For example, if you wanted to find  the average number of events for each day for each channel. The first table will provide us the number of events for each day and channel, and then we will need to average these values together using a second query.

`SELECT channel, AVG(events) AS average_events
FROM (SELECT DATE_TRUNC('day',occurred_at) AS day,
             channel, COUNT(*) as events
      FROM web_events 
      GROUP BY 1,2) sub
GROUP BY channel
ORDER BY 2 DESC;`

Also pay attention to the formatting of the query above for readability. Put intendentations where they pertain to the outer query or inner/subquery.

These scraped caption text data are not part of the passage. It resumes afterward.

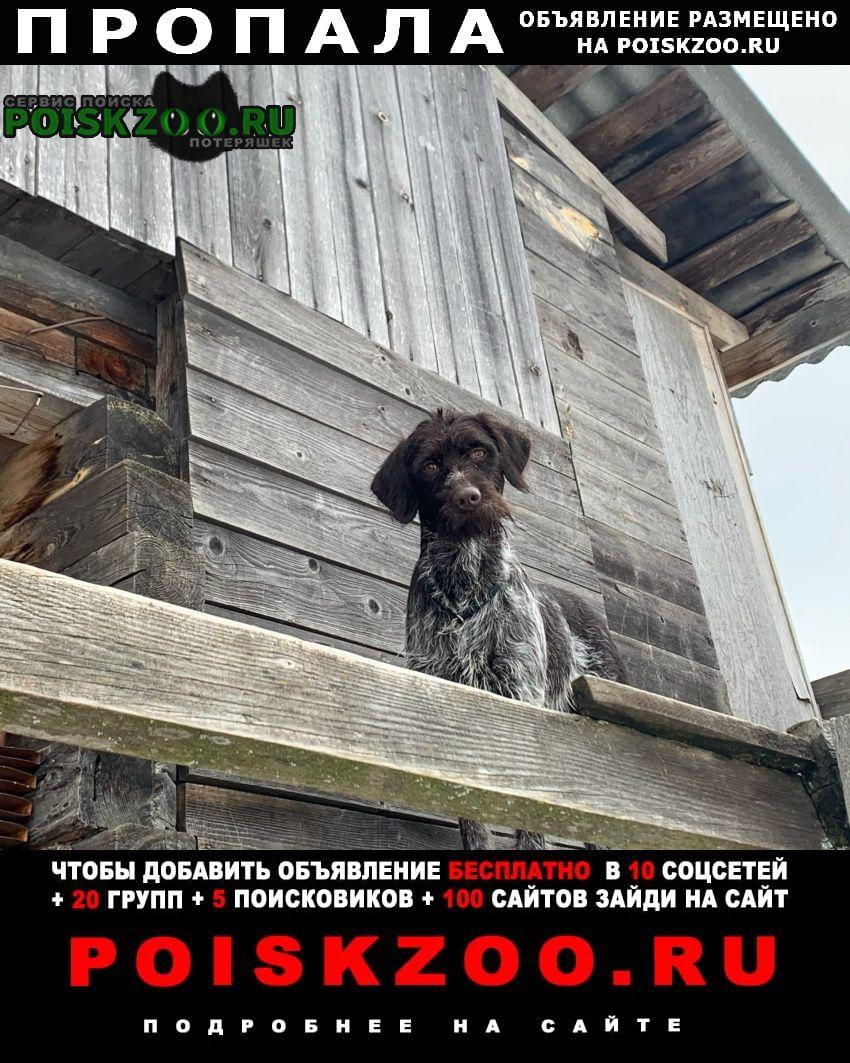 Инжавино Пропала собака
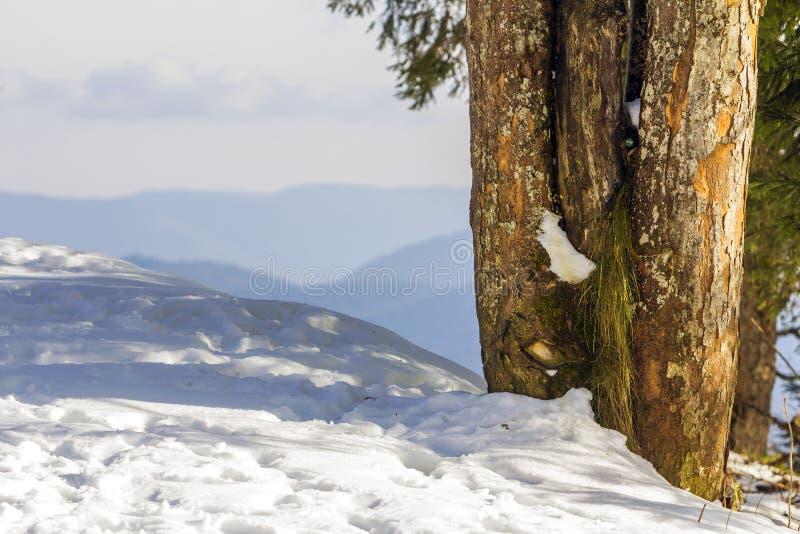 Κινηματογράφηση σε πρώτο πλάνο των δέντρων πεύκων το χιονώδη χειμώνα στοκ εικόνες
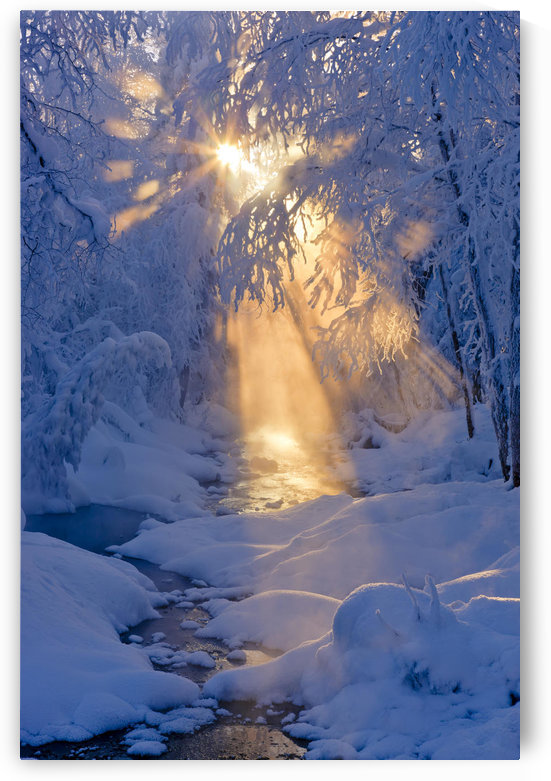 Small Stream In A Hoarfrost Covered Forest With Rays Of Sun Filtering Through The Fog In The Background, Russian Jack Springs Park, Anchorage, Southcentral Alaska. Digitally Enhanced. by PacificStock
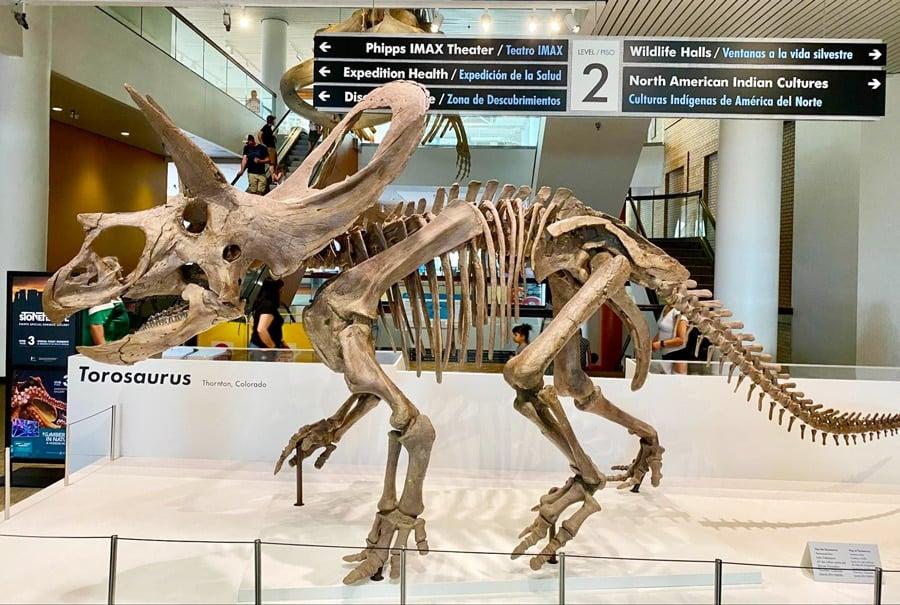 View of a torosaurus skeleton in a museum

## Subqueries that return a single value

Where you're looking to return a single result from a logical statement like `WHERE`, `HAVING`, or even `SELECT` - the value could be nested within a `CASE` statement. **Note that you should not include an alias when you write a subquery in a conditional statement.** This is because the subquery is tereated as an individual value (or set of values in the `IN`) case rather than as a table. 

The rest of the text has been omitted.